Because the con man warns his marks what the official legal or Democratic response will be and defines what those responses are supposed to mean, when they happen the mark feels vindicated – my side was right.
Dartagnan discussed why many “religious” people embrace the Big Lie:
An attack on Trump is viewed as an implicit attack on their faith, for which they’ve invested (some of them literally) practically everything they own. Their entire self-worth is predicated on the implicit assumption that they, and they alone, are “right.” In fact, that’s the comforting attraction of many religions: the need to be proven right. And as a corollary, anything espoused by “godless” Democrats—no matter how objectively rational—must be wrong.
Maria Konnikova has written books about how scams work. In a 2019 interview with NPR she said:
One of the things you realize when, you know, you study con artists is that we're conning ourselves all the time about who we are, about our stories. And con artists just pick up on that. They figure out how we're conning ourselves. That's one of the reasons why we're so susceptible.
Elizabeth Winkler, writing for Quartz in 2016 noted:
The longer you believe in the con, the harder it is to admit you’ve been scammed.

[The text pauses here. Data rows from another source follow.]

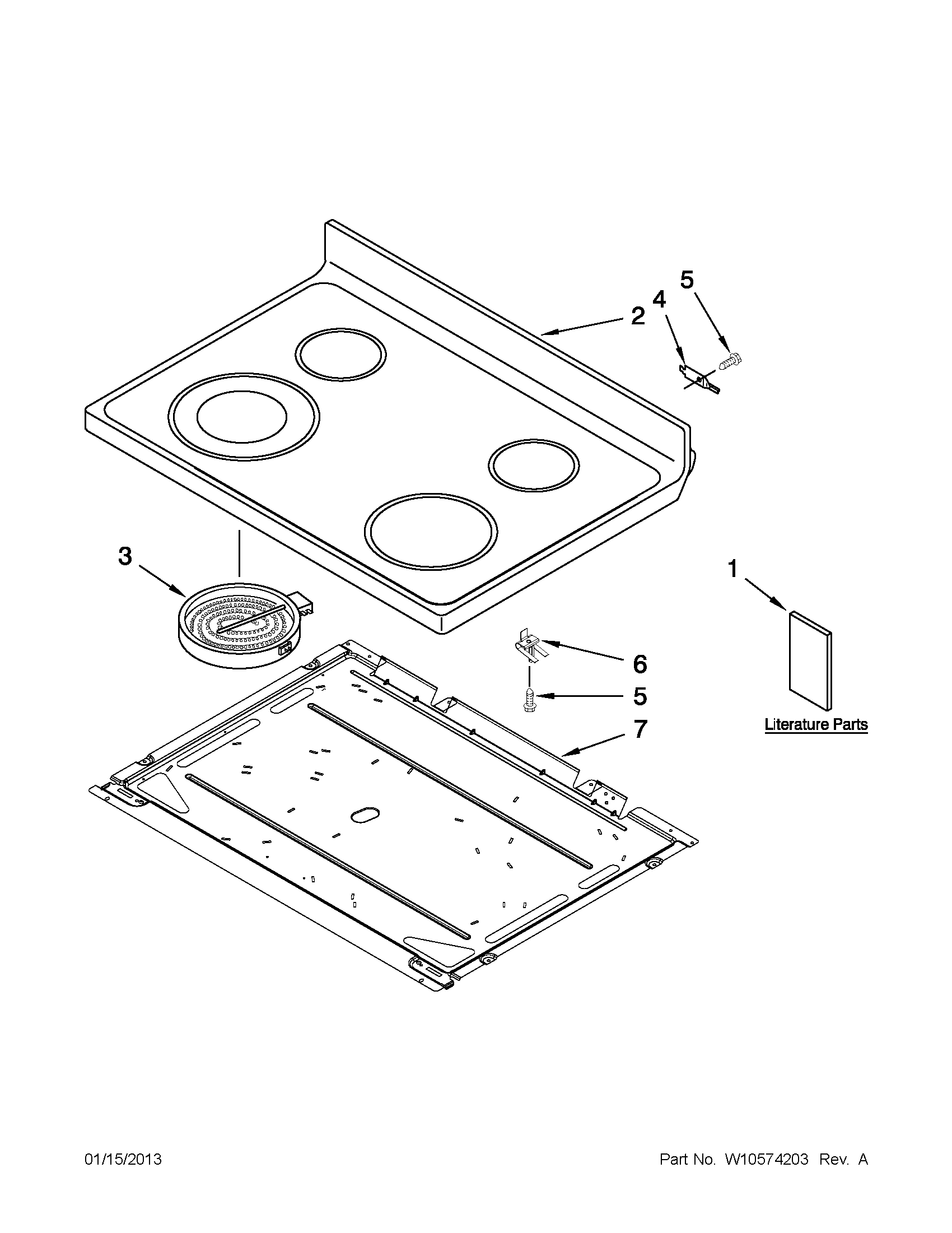 5

4

2

3

1

6

5

7

Literature Parts

01/15/2013

Part No. W10574203 Rev. A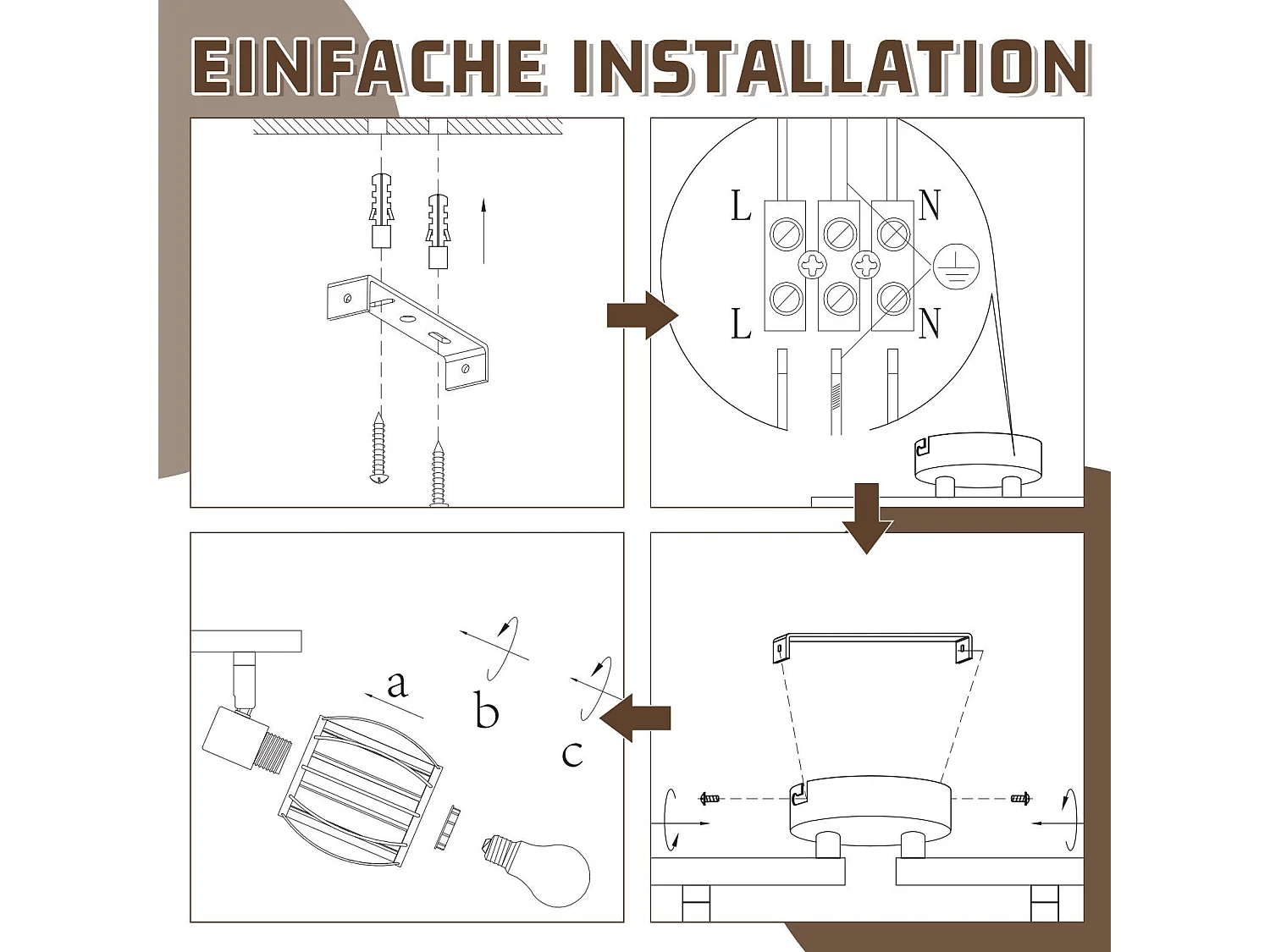 EINFACHE INSTALLATION

L
N
L
N

a
b
c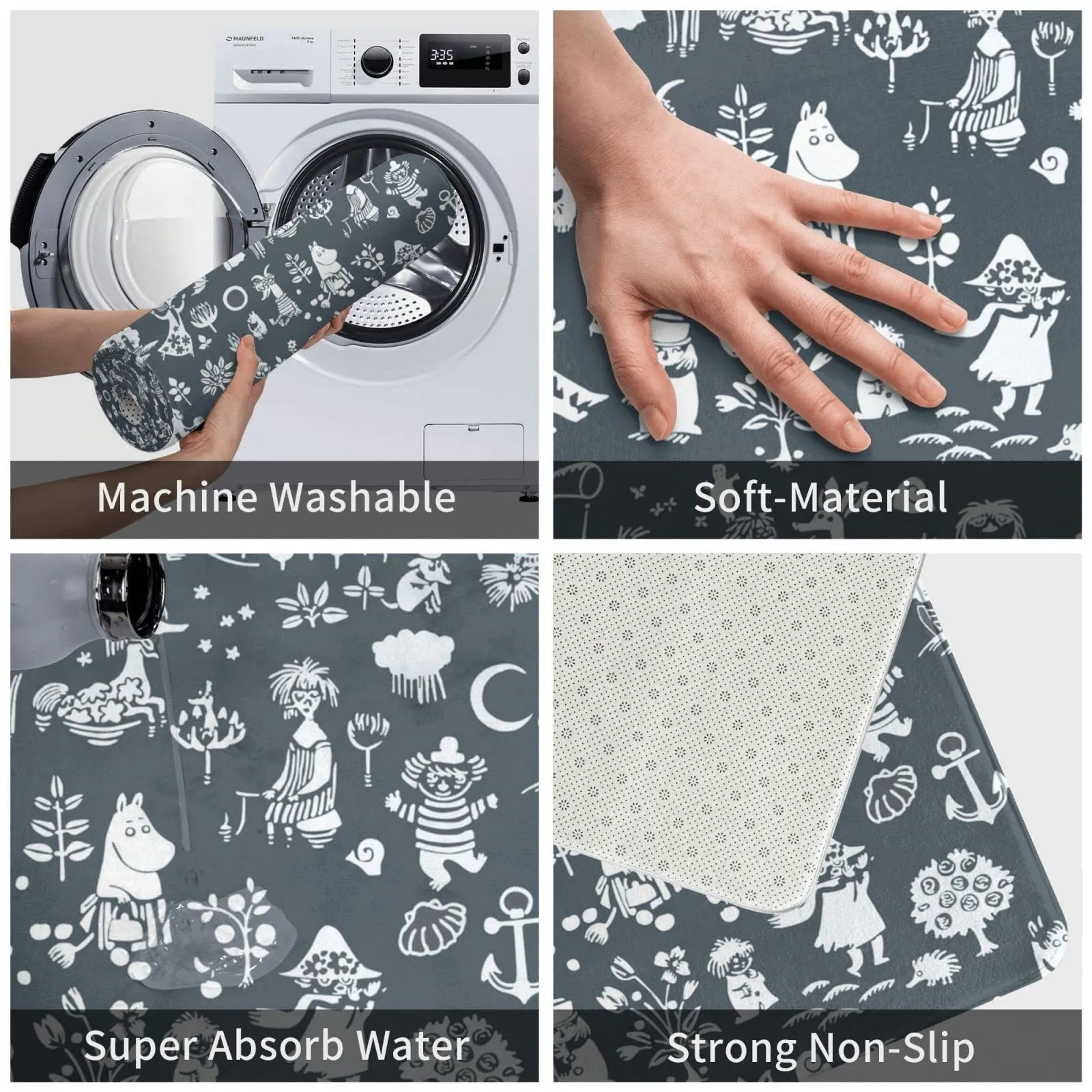 MAUNFELD

3:35

Machine Washable

Soft-Material

Super Absorb Water

Strong Non-Slip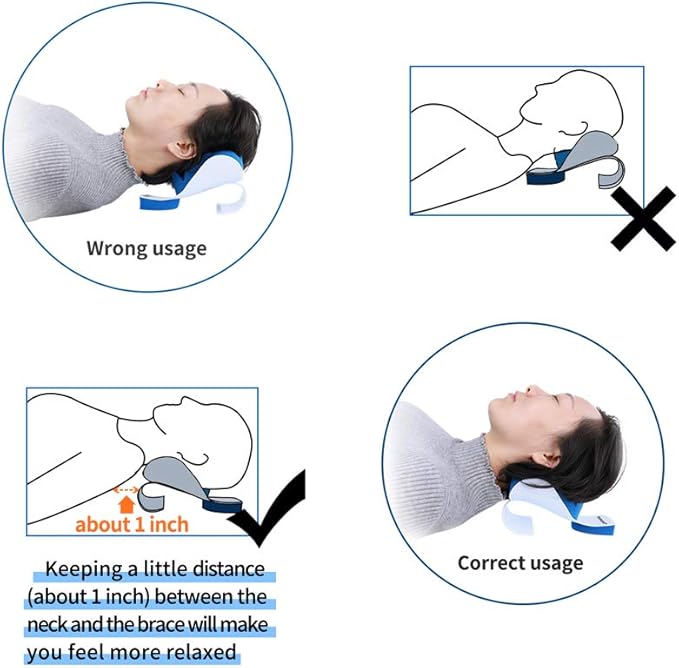 Wrong usage

about 1 inch

Keeping a little distance (about 1 inch) between the neck and the brace will make you feel more relaxed

Correct usage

In a post of two weeks ago Marissa Higgins of Kos reported that Adam Tritt, an Advanced Placement English teacher at a high school in Brevard, Florida, is running a “banned book drive” to buy copies of books banned or challenged in Florida so students can read them over the summer. At the time of the post Tritt had raised $5,000.
Moms for Liberty, a local chapter of a conservative group working to get books banned, is furious. They took to Facebook to claim Tritt was a sex offender, a “groomer,” and a provider of pornographic books. Those moms, in their fury, included a link to the fundraiser. Perhaps that put the link in front of more eyes and made donating a bit easier?